##### Given records #####

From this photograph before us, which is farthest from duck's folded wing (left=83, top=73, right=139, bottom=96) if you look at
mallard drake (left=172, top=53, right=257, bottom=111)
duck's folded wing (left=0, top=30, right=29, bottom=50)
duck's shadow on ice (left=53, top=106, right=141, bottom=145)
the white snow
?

#####

Copy every line of the records above verbatim, without changing a word.

The result:
From this photograph before us, which is farthest from duck's folded wing (left=83, top=73, right=139, bottom=96) if you look at
mallard drake (left=172, top=53, right=257, bottom=111)
duck's folded wing (left=0, top=30, right=29, bottom=50)
duck's shadow on ice (left=53, top=106, right=141, bottom=145)
the white snow
?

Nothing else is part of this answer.